Head transplant [i]sounds[/i] better though.
[QUOTE=Amakir;52895779]Dudes gonna die.[/QUOTE]
Dude was supposed to die from the get go. Nobody who has any basic knowledge in modern biology/medical science would believe that. The big question is: if he will die during the surgery and if he won't, how long will he survive after it and in the end why didn't he.
[url]https://www.theatlantic.com/magazine/archive/2016/09/the-audacious-plan-to-save-this-mans-life-by-transplanting-his-head/492755/[/url]
Informative article about him I read a while back.
This might sound pretty obvious but, how exactly do they plan to slice off his head perfectly? Like a guillotine or something?
[QUOTE=Kommodore;52896409]This guy is a complete quack doctor. There have been at least three threads about him on this forum iirc, and it's no coincidence because he deliberately makes a lot of fanfare to compensate for the fact that all of his ideas get crucified in peer review. Idg why a lot of y'all are taking it seriously this time.[/QUOTE]
because like that botched penis transplant he's gonna do it and someone in this case will die from it
[editline]16th November 2017[/editline]
[QUOTE=AncientFryup;52896677]This might sound pretty obvious but, how exactly do they plan to slice off his head perfectly? Like a guillotine or something?[/QUOTE]

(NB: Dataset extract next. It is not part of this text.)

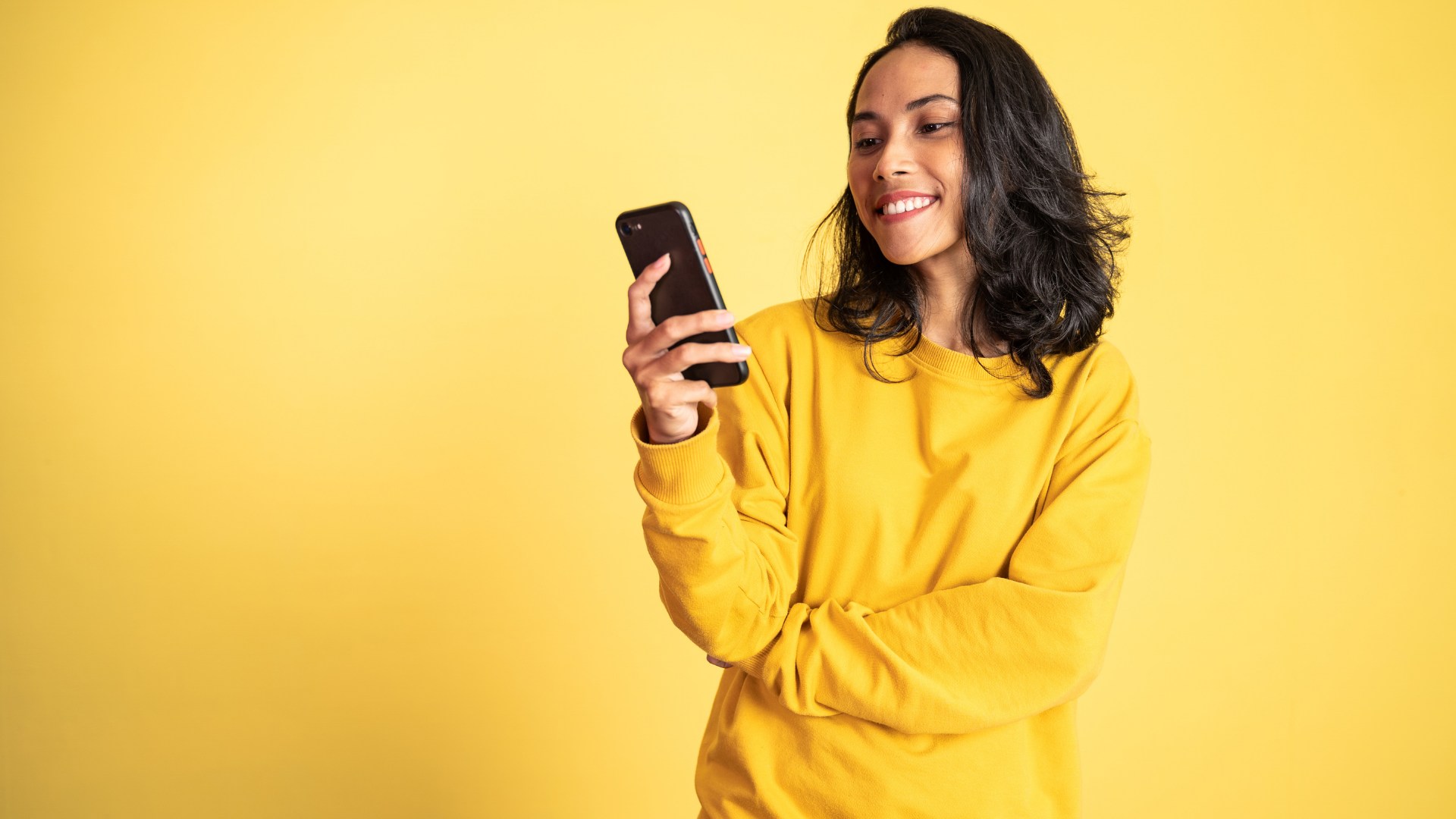 Telefonuyla etkileşimini takip eden bir kişi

supposidly, since he has not demonstrated this in any credible way, if one uses the right technique the nerves can be severed in such a way that they may be repaired. We do not know nearly enough about human biology to say that one person's brain could work another person's body though because its obviously dangerous
It'd be cool if this could be done. I mean cancer that hasn't spread to the brain would be curable with this.
Soooo
[url]http://www.telegraph.co.uk/science/2017/11/17/worlds-first-human-head-transplant-successfully-carried/[/url]
[quote]he world's first human head transplant has allegedly been performed on a corpse in an 18 hour operation which successfully connected the spine, nerves and blood vessels of two people.[/quote]

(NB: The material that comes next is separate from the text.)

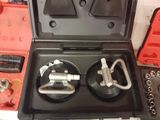 a box with a couple of tools inside of it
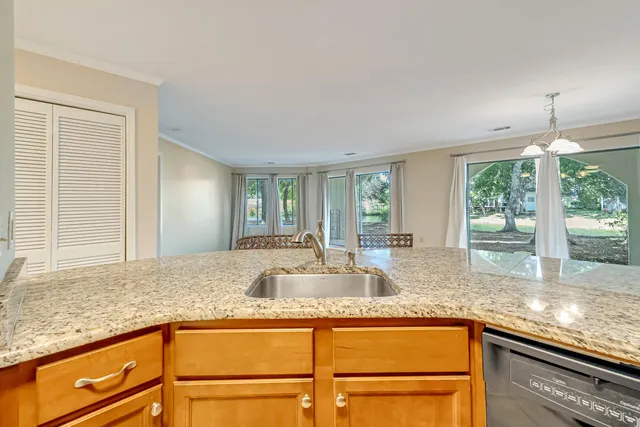a view of a swimming pool with a lounge chair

To be clear, this is saying that two dead bodies were grafted together, and then nerves in the head were stimulated to produce a response in the body, right?
prepare for months down the line when we read the article about the first ever death via attempted recapitation
[QUOTE=Ekalektik_1;52895413]I remember an article about this guy circulating around here at least two other times. Wasn't the patient a Russian (?) athlete last time this cropped up? I definitely feel like there was someone who was seeing this Dr. Canavero and was painfully open about how he was going to get his head put onto a new body.[/QUOTE]
It originally intended for a Russian man with a degenerative nerve disease. They moved the surgery to China because it's easier to get a "donor" there.
The Chinese doctor involved with the ordeal says that the Russian gentleman may get a new body if the opportunity ever pops up.
If I was terminal, I'd sign on for something like this. If it goes well, awesome, you've become a part of history. If it doesn't, then that's a hardcore way to go, yeah?
[QUOTE=MrWhite;52900878]To be clear, this is saying that two dead bodies were grafted together, and then nerves in the head were stimulated to produce a response in the body, right?[/QUOTE]
More or less. They can reattach a head and get a response from the nervous system, but who knows if a person could survive an ordeal like that.